17Il apparaît que tous les élèves sans distinction ont produit des analogies non-contrôlées (3,07 en moyenne par élève en réussite et 2,64 en moyenne par élève en difficulté). En revanche, les élèves en réussite ont produit en moyenne globalement plus d’analogies, et deux fois plus d’analogies contrôlées que les élèves en difficulté (respectivement 4,5 et 2,2 en moyenne). Ils ont surtout produit beaucoup plus d’analogies explicatives contrôlées que les autres élèves. Ce résultat confirme des recherches en psychologie sociale selon lesquelles l’interprétation de la situation et la perception favorable que l’individu a de soi-même et de sa position dans un groupe social donné interviennent sur le bon déroulement de ses activités cognitives (Guichard, 1993 ; Rouquette, 1998). Ces résultats constituent en outre une première validation du modèle d’apprentissage de l’histoire évoqué plus haut.
18Toutefois, l’analyse statistique ne rend pas compte de la dynamique du processus d’apprentissage ni des raisons pour lesquelles les élèves en réussite se distinguent en particulier par la production d’analogies explicatives contrôlées. La méthodologie déployée dans cette recherche suppose donc que soient tenues ensemble les différentes modalités quantitatives et qualitatives des données recueillies.
19L’analyse qualitative précise de son côté les modalités concrètes et les étapes du processus d’apprentissage. Elle nécessite à cet effet l’élaboration d’une grille d’analyse des écrits qui suppose de considérer les indices langagiers comme les indices d’une élaboration cognitive. Cette grille renvoie aux deux étapes du modèle de l’apprentissage de l’histoire évoquées plus haut. En effet, elle se réfère d’une part à la théorie des représentations sociales et notamment aux « processus d’objectivation » — terme employé ici à l’inverse de son acception courante – à l’œuvre dans l’appropriation du savoir scientifique par les profanes (Moscovici et Hewstone, 1984). Ces processus permettent aux profanes de se représenter les concepts abstraits pour les rendre concrets et pour de transformer le savoir scientifique – ici : historique — en un savoir du sens commun, à des fins d’appropriation du savoir. Il s’agit notamment de la « personnification » qui associe un concept à une personne de chair et d’os (Louis XIV pour la monarchie absolue) et de la « figuration » qui substitue une image à un concept (par exemple, la médecine arabe du Moyen Age était, selon quelques élèves peu soucieux d’anachronisme, une médecine « douce » ou « homéopathique »).

→ **DONNÉES**:
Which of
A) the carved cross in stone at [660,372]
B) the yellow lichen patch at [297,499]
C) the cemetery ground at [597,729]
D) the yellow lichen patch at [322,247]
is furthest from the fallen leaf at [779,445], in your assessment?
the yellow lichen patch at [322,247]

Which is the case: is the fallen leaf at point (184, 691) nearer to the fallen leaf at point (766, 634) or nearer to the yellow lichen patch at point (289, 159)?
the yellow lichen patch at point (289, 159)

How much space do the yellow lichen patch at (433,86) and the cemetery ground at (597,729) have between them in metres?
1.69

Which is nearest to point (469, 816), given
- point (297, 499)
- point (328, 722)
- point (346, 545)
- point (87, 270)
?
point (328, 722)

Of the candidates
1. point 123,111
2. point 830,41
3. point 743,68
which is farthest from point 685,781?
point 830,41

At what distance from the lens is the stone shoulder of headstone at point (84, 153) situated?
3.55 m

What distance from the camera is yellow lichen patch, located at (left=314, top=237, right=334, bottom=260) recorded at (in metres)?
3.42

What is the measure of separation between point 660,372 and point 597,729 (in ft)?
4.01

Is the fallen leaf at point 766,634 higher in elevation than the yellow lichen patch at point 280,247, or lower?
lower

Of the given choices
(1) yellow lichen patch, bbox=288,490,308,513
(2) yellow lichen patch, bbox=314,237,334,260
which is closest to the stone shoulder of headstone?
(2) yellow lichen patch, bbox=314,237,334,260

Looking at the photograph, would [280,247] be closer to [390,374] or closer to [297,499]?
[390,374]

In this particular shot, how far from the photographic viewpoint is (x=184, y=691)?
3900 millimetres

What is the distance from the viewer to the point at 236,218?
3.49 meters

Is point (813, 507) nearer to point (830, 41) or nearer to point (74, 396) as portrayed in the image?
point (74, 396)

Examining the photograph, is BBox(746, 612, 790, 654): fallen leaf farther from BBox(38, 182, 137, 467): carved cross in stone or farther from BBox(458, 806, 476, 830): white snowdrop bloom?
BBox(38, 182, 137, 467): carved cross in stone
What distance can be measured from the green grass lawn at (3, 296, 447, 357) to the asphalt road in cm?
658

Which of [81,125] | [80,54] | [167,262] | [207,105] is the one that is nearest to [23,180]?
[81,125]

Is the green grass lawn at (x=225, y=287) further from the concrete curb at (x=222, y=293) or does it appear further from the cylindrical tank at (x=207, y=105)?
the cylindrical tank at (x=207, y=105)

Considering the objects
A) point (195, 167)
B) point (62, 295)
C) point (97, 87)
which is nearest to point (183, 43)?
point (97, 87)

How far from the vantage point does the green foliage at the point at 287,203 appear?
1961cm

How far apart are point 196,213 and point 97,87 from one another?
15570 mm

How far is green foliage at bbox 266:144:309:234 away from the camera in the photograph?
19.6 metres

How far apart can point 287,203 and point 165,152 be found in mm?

→ **CONSIGNE**: Relève toutes les références entre parenthèses (auteurs et année) que le texte cité donne. Réponds en te servant uniquement du texte cité.

→ **RÉPONSE ATTENDUE**:
- Guichard, 1993
- Rouquette, 1998
- Moscovici et Hewstone, 1984